__PROMPT 1__
Identify every line in the listing below that contains the word "snow", and copy each of those lines in full.

__SOURCE EXTRACT__
The team’s first instinct is to stream every click into the analytics platform. That will be useful later, but it does not solve the immediate business risk. TuranMart first needs a system of record. The checkout service must know whether a customer exists, whether the products are active, whether an order contains at least one item, whether the total is non-negative, whether a payment was captured, and whether the database can be restored after a failure. These are not only analytics questions; they are operational integrity questions.

Figure 1:Chapter 4 connects relational modeling, transactions, indexing, migrations, and recovery into one operational workflow for TuranMart’s order system.

The architecture lesson is simple but important. A data lake stores historical facts, a warehouse serves analytical queries, and a stream processor reacts to events, but the relational database often remains the place where the business first decides what is true. If the order database accepts impossible data, every downstream system inherits that confusion.

Learning Objectives¶

After completing this chapter, you should be able to explain why relational databases remain central to production data platforms and how their guarantees differ from file-based storage, document stores, and analytical engines.

Objective	What you should be able to do in practice
Model relational data	Translate business entities into tables, primary keys, foreign keys, constraints, and relationship patterns.
Compare PostgreSQL and MySQL	Explain the operational strengths of PostgreSQL and MySQL without reducing the decision to popularity or habit.
Use transactions correctly	Describe atomicity, consistency, isolation, and durability, and identify where transaction boundaries belong in an application workflow.
Optimize responsibly	Read basic `EXPLAIN` output, choose useful indexes, and avoid the common mistake of indexing every column.

__MATERIAL FOR THIS TASK__

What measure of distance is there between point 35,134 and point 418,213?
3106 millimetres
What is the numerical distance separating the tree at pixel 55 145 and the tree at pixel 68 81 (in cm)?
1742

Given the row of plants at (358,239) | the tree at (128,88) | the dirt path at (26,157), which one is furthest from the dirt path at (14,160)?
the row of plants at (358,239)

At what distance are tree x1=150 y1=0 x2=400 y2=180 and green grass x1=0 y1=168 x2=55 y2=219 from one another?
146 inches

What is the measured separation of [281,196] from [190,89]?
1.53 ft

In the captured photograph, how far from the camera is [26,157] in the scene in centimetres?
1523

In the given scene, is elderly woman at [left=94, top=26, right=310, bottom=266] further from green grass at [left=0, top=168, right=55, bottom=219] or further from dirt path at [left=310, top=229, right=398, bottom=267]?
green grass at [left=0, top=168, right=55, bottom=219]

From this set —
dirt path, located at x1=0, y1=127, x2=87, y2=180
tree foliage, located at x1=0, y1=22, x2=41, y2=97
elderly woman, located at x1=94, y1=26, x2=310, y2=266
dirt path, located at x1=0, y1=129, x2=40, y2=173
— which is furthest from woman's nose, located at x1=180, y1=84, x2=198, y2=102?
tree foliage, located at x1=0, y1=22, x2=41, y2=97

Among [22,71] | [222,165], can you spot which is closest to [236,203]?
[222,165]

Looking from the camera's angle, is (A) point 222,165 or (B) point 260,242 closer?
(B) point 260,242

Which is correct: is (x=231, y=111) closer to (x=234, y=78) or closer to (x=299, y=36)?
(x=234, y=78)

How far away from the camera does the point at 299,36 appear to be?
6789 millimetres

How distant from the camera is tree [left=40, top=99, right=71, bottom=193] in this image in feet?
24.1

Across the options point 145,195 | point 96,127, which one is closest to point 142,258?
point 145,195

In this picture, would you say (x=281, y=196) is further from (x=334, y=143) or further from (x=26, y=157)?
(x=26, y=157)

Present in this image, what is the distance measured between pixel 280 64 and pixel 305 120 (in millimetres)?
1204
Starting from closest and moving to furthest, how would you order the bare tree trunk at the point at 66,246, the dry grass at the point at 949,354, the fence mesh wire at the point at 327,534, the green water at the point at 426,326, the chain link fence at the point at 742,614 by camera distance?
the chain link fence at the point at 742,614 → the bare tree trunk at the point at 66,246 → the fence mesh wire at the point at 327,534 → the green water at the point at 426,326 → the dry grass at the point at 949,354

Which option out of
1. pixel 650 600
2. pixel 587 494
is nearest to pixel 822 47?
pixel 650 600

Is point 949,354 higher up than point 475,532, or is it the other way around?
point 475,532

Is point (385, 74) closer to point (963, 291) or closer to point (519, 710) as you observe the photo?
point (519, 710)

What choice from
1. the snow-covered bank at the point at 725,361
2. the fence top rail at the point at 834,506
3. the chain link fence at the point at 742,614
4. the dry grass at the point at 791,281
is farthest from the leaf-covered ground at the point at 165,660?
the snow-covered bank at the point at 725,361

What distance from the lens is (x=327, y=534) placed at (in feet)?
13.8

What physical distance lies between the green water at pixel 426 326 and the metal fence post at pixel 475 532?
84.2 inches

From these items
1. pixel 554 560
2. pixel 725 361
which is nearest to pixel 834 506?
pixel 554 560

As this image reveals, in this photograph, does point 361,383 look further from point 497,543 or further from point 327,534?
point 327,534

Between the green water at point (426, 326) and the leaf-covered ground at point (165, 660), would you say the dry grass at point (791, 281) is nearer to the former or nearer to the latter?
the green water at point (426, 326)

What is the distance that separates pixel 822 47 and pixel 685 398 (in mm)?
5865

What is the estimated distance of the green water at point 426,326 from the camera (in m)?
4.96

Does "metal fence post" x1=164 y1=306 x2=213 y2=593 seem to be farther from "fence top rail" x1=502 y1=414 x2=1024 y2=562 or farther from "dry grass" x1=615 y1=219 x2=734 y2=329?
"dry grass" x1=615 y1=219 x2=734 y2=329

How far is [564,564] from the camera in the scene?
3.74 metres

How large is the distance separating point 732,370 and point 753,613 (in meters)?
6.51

__PROMPT 2__
Continue the text about TuranMart's relational order database from the point where it stops.

__EXERCISE RESULT 1__
1. the snow-covered bank at the point at 725,361
the snow-covered bank at the point at 725,361

__EXERCISE RESULT 2__
Manage schema change	Apply a small migration in a controlled way and understand why migrations require review, testing, and rollback planning.
Practice recovery	Connect logical backups, restore checks, and recovery objectives to business continuity.

4.1 Why Relational Databases Still Matter¶

Relational databases organize data as relations, commonly implemented as tables. Each table contains rows, each row represents a fact about an entity or event, and each column has a defined meaning and type. PostgreSQL’s own tutorial introduces the system through relational concepts and the SQL language, which is precisely why it remains a useful teaching platform for data engineers as well as application developers.^[1]

The relational approach is durable because it solves a recurring organizational problem. Businesses do not only need to store data; they need to agree on rules. A customer should have one identity. An order should belong to an existing customer. A product price should not be negative. A completed payment should not disappear if the server restarts. These requirements are easier to enforce when the data model, constraints, transactions, and recovery mechanisms live close to the records they protect.

Definition. In this book, a relational database is an operational data system that stores structured records in tables, exposes them through SQL, enforces integrity through keys and constraints, and protects state changes through transactions, logging, and recovery.

The relational database is not the only storage system in a modern data platform. It is, however, usually the most disciplined place to model operational truth. The data engineer should therefore understand relational databases even when the day-to-day job focuses on Airflow pipelines, lakehouse tables, Kafka topics, or BI semantic layers.

Platform role	Typical relational responsibility	Downstream dependency
Checkout and order capture	Validate orders, customers, products, payments, and statuses.	Event streams, finance marts, fulfillment dashboards.
Customer master data	Preserve customer identity, consent, contact fields, and account state.	Marketing segmentation, personalization, compliance exports.
Inventory and catalog	Maintain product identity, availability, price, and category rules.	Search indexes, recommendation systems, procurement reports.
Finance operations	Record invoices, payments, refunds, and reconciliations.	Accounting reports, fraud monitoring, revenue analytics.

A popular misunderstanding says that relational databases are old while big data systems are modern. A better mental model is that relational databases and analytical platforms answer different questions. Relational systems are optimized for correct state transitions in operational workflows. Analytical systems are optimized for large-scale reading, aggregation, and historical analysis. A mature data architecture uses both.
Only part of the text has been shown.